JavaMethod References

Method References

A method reference is an even more compact alternative to a lambda expression, used when the lambda's entire body would just call an existing method. Instead of writing x -> someMethod(x), you can point directly at the method with the :: operator. Under the hood, a method reference still targets a functional interface — it is just a shorter way to write the same lambda.

The four forms

Form

Syntax

Equivalent lambda

Static method

ClassName::staticMethod

(args) -> ClassName.staticMethod(args)

Instance method of a particular object

object::instanceMethod

(args) -> object.instanceMethod(args)

Instance method of an arbitrary object of a type

ClassName::instanceMethod

(obj, args) -> obj.instanceMethod(args)

Constructor reference

ClassName::new

(args) -> new ClassName(args)

1. Static method reference

Refers to a static method on a class. Used when the lambda would do nothing but forward its arguments to a static method.

Static method reference

Java
// Lambda
Function<String, Integer> parseLambda = s -> Integer.parseInt(s);

// Method reference — equivalent, and shorter
Function<String, Integer> parseRef = Integer::parseInt;

System.out.println(parseRef.apply("42"));  // 42
2. Instance method of a particular object

Refers to an instance method that will be called on one specific, already-existing object — that object is captured, similarly to how a lambda would capture it.
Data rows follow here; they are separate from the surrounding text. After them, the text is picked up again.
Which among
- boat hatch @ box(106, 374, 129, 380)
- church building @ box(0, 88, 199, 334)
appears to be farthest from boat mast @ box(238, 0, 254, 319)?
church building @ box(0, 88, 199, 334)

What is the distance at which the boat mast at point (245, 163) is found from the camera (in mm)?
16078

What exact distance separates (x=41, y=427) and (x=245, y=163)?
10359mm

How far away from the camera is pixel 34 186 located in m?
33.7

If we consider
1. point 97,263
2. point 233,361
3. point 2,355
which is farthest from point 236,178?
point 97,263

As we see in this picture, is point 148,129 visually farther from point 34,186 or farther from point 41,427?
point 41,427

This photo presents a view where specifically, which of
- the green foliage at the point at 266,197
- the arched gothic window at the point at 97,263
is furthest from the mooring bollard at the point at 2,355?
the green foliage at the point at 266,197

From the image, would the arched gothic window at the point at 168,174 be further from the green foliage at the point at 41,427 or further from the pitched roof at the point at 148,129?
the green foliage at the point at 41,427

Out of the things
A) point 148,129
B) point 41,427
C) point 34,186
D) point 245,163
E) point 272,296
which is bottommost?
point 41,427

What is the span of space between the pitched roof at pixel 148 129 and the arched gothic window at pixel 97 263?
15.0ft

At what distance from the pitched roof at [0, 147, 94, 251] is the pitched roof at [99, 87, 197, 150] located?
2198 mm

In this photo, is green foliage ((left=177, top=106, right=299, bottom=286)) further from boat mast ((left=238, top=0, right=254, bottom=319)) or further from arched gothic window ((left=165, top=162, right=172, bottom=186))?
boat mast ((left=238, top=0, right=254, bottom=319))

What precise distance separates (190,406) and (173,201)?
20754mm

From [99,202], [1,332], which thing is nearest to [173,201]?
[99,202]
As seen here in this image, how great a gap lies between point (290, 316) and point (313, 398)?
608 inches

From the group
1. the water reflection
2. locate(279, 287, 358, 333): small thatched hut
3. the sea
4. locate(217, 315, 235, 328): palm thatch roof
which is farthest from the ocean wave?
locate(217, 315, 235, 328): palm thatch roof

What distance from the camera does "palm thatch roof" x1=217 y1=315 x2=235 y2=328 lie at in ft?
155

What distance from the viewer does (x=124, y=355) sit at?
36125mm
Bound instance method reference

Java
String greeting = "Hello, World!";

// Lambda
Supplier<Integer> lengthLambda = () -> greeting.length();

// Method reference — equivalent, and shorter
Supplier<Integer> lengthRef = greeting::length;

System.out.println(lengthRef.get());  // 13
3. Instance method of an arbitrary object of a type

Refers to an instance method by class name, where the object it is called on becomes the first parameter supplied at call time, rather than being captured ahead of time. This form is common when working with streams.

Unbound instance method reference

Java
// Lambda
Function<String, Integer> lengthLambda = s -> s.length();

// Method reference — equivalent, and shorter
Function<String, Integer> lengthRef = String::length;

System.out.println(lengthRef.apply("Java"));  // 4

// A two-argument example: the first argument becomes the receiver
BiPredicate<String, String> startsWithLambda = (s, prefix) -> s.startsWith(prefix);
BiPredicate<String, String> startsWithRef = String::startsWith;

System.out.println(startsWithRef.test("Hello", "He"));  // true
4. Constructor reference

Refers to a constructor, used as a Supplier or Function that produces new instances.

Constructor reference

Java
// Lambda
Supplier<ArrayList<String>> newListLambda = () -> new ArrayList<>();

// Method reference — equivalent, and shorter
Supplier<ArrayList<String>> newListRef = ArrayList::new;

List<String> list = newListRef.get();
list.add("first item");

// Constructor reference used to convert values
Function<String, StringBuilder> toBuilderRef = StringBuilder::new;
StringBuilder sb = toBuilderRef.apply("start");
Note
Method references are purely a syntax shorthand — anything written as a method reference could always be rewritten as an equivalent lambda. Reach for a method reference whenever it reads more clearly than the lambda it replaces; if the logic needs more than a direct method call, a lambda (or a full method) is the better fit.
  • A method reference is shorthand for a lambda whose only job is to call an existing method.

  • Four forms: static (Class::staticMethod), bound instance (obj::method), unbound instance (Class::method), and constructor (Class::new).

  • The unbound instance form takes the receiver object as its first parameter, not as a captured value.

  • A constructor reference like ArrayList::new acts as a Supplier or Function that produces new instances.